Une séquence de l’excellente série « The Crown » – la Couronne, d’ailleurs récompensée par les Golden globes – montre la reine Elisabeth II, dans l’imminence dans son accession au trône, qui s’entend prodiguer le conseil suivant : « Il y a maintenant deux personnages en toi : Elisabeth et la reine. Il y aura des moments où ces deux personnages ne seront pas d’accord mais, à la fin, c’est la reine qui doit avoir raison. »

Cette simple scène montre à quel point le pouvoir n’est pas toujours le grand pourvoyeur de liberté que nous imaginons. Au contraire, nous voyons ici que le pouvoir mange l’individu.

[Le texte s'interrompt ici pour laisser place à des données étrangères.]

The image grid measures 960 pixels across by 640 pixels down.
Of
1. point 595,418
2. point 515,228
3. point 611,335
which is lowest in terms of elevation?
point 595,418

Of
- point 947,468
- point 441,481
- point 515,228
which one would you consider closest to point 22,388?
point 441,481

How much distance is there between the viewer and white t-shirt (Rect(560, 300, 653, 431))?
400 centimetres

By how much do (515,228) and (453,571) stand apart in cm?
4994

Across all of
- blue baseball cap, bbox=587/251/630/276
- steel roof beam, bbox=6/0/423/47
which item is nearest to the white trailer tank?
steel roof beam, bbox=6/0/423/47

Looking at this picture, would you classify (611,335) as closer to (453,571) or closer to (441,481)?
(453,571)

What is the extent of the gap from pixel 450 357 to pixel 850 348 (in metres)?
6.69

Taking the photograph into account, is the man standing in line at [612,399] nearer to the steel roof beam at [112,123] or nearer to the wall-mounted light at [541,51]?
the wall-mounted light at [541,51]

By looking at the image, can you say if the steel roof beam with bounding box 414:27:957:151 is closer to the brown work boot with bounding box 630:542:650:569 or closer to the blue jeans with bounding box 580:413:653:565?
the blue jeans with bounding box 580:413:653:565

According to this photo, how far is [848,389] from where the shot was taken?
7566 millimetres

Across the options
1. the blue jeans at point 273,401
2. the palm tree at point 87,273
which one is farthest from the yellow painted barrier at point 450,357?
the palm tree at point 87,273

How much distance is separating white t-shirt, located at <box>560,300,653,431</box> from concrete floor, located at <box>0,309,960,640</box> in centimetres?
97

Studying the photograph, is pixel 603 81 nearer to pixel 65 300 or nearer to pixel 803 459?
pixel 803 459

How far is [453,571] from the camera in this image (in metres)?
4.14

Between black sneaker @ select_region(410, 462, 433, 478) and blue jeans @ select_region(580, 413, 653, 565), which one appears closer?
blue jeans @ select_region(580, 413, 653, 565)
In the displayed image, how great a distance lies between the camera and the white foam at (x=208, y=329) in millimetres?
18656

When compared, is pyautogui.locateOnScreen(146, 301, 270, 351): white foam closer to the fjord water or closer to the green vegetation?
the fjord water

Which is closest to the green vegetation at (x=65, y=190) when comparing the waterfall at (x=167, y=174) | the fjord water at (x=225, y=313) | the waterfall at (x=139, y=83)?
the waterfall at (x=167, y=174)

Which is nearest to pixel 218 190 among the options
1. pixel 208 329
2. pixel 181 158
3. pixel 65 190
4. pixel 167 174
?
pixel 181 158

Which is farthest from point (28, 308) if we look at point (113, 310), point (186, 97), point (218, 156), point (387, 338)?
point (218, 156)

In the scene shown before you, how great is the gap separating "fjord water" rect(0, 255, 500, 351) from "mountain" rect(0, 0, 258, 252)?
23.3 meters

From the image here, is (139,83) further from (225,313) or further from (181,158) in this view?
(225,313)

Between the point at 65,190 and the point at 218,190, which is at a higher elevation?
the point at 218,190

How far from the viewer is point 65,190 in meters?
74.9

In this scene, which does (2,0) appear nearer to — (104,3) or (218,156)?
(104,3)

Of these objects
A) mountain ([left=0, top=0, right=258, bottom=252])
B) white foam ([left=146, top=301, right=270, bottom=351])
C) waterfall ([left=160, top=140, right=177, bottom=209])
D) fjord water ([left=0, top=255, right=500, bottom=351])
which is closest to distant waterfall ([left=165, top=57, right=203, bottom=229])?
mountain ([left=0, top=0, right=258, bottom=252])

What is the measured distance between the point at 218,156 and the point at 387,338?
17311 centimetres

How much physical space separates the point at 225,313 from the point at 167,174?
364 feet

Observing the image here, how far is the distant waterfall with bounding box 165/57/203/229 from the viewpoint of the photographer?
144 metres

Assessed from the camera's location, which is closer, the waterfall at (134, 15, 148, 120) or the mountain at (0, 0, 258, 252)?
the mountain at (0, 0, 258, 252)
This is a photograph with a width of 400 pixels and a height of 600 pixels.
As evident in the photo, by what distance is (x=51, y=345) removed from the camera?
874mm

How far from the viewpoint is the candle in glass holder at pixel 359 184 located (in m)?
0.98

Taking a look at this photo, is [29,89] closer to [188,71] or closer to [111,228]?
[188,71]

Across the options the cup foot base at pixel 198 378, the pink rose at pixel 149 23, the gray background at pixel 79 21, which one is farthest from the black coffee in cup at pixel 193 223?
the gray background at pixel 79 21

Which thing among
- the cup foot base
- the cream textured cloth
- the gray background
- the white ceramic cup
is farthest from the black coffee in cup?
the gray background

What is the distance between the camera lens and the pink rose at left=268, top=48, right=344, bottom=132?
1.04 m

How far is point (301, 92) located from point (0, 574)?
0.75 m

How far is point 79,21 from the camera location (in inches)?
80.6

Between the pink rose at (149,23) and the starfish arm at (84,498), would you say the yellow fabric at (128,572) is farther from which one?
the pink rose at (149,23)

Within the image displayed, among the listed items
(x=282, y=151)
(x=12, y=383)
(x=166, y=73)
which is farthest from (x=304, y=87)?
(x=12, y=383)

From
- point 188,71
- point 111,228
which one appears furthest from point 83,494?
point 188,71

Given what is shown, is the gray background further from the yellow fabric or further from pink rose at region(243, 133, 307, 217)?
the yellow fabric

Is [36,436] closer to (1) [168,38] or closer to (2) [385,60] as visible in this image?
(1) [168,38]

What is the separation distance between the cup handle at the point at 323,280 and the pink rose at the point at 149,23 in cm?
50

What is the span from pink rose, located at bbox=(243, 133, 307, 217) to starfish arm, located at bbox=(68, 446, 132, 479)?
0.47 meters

Pourtant, un des motifs principaux de « se mettre à son compte », ou de créer sa propre entreprise, est un désir de liberté. Ne plus dépendre des caprices arbitraires d’un chef, voilà ce qui motive souvent les porteurs de projet. En vérité, qui est le plus libre : le salarié qui, moyennant un préavis de trois mois, peut quitter l’entreprise quand bon lui semble ; ou le dirigeant qui, à moins d’être un cynique accompli, ne saurait quitter le bateau sans s’être préoccupé de la suite ? Vendre une entreprise – quand elle est vendable – ne se fait pas aussi finalement que signer une lettre de démission. Et la question du « Et après ? » se pose souvent avec la même acuité pour l’un et l’autre, sauf à céder son entreprise, cas plutôt rare, pour un montant qui nous met définitivement à l’abri du besoin.

La liberté de l’entrepreneur ne se mesure donc pas dans son quotidien, souvent encombré, aux frontières perméables entre vie professionnelle et vie personnelle. Elle s’exerce dans la décision même de prendre son destin en main et d’assumer les responsabilités afférentes. Il s’agit bel et bien d’une liberté existentielle, non d’une liberté de bohème.

Dans la même série, mais un autre épisode, Elisabeth rappelle à son premier ministre qu’il y a deux côtés dans la constitution : le côté « efficace » et le côté « digne », le gouvernement incarnant le premier, la monarchie le second.

Pour un entrepreneur, qui n’est aucunement roi, c’est bel et bien la soumission de sa liberté quotidienne à sa liberté existentielle qui constitue une part de la dignité. Non pas le simple sacrifice de son temps, mais le fait d’assumer jusqu’au bout les responsabilités qu’il a endossées en se lançant dans l’aventure. Et c’est bien ce qui est parfois choquant dans le spectacle que donnent ceux qui ont des responsabilités publiques.